I filled in my site title, admin username, and password, as well as the database information from before.
After a minute, I logged in at http://my-public-ip/wp-admin and was up and running.
I immediately installed WP Super Cache for performance – it really does help page loads.
If I wanted to run multiple sites (like for SaaS tools), I enabled multi-site by adding this in wp-config.php:define('WP_ALLOW_MULTISITE', true);
Locking Down and Securing WordPress
Security can’t be skipped. In the AWS security group, I edited rules so SSH (port 22) can only be accessed from my IP instead of the whole world.
On my server, I logged into /etc/ssh/sshd_config and turned off password authentication to force SSH keys: Set PasswordAuthentication no, then restarted the SSH service.
For HTTPS, I installed Let’s Encrypt with: Amazon Linux:sudo yum install certbot python3-certbot-apache -y
Ubuntu:sudo apt install certbot python3-certbot-apache -y
I pointed my domain A record to my EC2 IP, then secured it using:sudo certbot --apache -d yourdomain.com Let’s Encrypt likes to renew itself, but I set a regular reminder just in case.
In the WordPress config, two extra tweaks helped: disabling plugin/theme editors (DISALLOW_FILE_EDIT) and forcing secure admin (FORCE_SSL_ADMIN). In my .htaccess, I set strong headers, and I installed plugins like Wordfence to catch threats, plus Limit Login Attempts to stop bruteforcing. I also always keep WordPress and plugins patched.
I started tracking performance and resources by installing Amazon’s CloudWatch agent and using IAM roles (not fragile Access Keys) for things like uploading to S3.
Making It Fast and Reliable: Performance and Backups
To push my WordPress performance further, I installed Redis and configured object caching using a Redis plugin for WordPress. I also considered moving media storage to S3 via a plugin, so uploads don’t bloat the web server.

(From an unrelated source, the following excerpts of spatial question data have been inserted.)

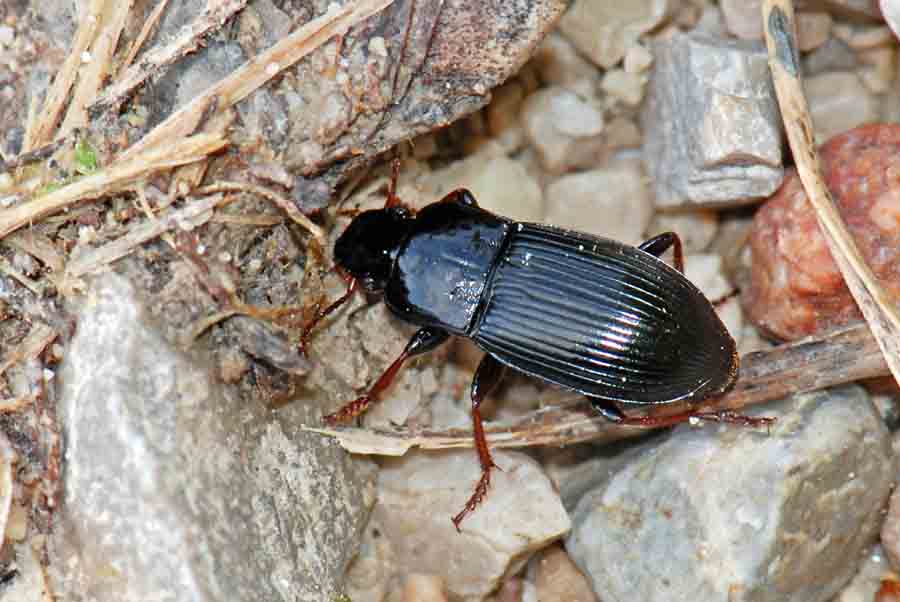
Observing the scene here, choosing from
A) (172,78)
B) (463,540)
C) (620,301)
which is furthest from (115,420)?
(620,301)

A CDN like CloudFront was easy to set up for static files and images – it’s just another step to speed things up if I see lots of traffic, and by staying on t3 instances, I get some built-in resource ‘bursts’ during busy spells.

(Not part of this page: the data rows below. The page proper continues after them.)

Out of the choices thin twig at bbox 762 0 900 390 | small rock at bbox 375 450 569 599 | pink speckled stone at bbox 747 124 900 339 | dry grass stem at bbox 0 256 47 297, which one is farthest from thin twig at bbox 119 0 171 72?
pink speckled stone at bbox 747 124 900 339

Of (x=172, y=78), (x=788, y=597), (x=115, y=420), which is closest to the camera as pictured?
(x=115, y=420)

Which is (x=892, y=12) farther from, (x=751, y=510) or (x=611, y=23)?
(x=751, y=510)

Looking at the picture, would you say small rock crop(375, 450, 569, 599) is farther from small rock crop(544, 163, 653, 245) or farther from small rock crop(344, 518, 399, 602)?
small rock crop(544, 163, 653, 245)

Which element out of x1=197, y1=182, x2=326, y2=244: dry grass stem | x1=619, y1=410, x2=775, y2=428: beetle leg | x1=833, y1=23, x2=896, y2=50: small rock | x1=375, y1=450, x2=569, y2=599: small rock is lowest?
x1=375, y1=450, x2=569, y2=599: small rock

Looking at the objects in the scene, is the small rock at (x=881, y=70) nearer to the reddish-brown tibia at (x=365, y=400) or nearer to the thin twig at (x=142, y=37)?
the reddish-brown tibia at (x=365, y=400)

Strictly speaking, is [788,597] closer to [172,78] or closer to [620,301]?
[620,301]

Backups are mandatory. I configured UpdraftPlus to ship site and database copies to an S3 bucket on a schedule. Additionally, I use manual EBS snapshots in AWS as a last-resort recovery option. For bigger operations, an AMI image capture saves both the OS and app layers.
With CloudWatch, I set alarms for high CPU or almost-full disks so I can act before a crash, and I explored AWS Auto Scaling to handle visitor surges.
Managing Costs and Prepping to Scale
I always keep an eye on AWS spending. t3.micro is the cheapest (just under $8/month on-demand), but you can save more with reserved or spot instances. Any time I outgrow my initial setup, EC2’s resizing and budgeting tools like Cost Explorer make upsizing easy and predictable.
For scaling out, I plan for the future by adding a load balancer and auto scaling group if needed. If my database grows, AWS RDS offers more features and painless backups.
To ensure my domain always points to the right server, I allocated an “Elastic IP” (a static IP address) in AWS for my EC2.
After all these steps, my EC2-hosted WordPress site doesn’t just work – it’s built to handle real-world visitors safely and efficiently. Remember: There’s no “set and forget” here. I still regularly update software, test restores, and refine firewall rules. Whether I’m running a single blog or several SaaS tools that use WordPress, I now have a flexible, professional-grade hosting environment that I control end to end.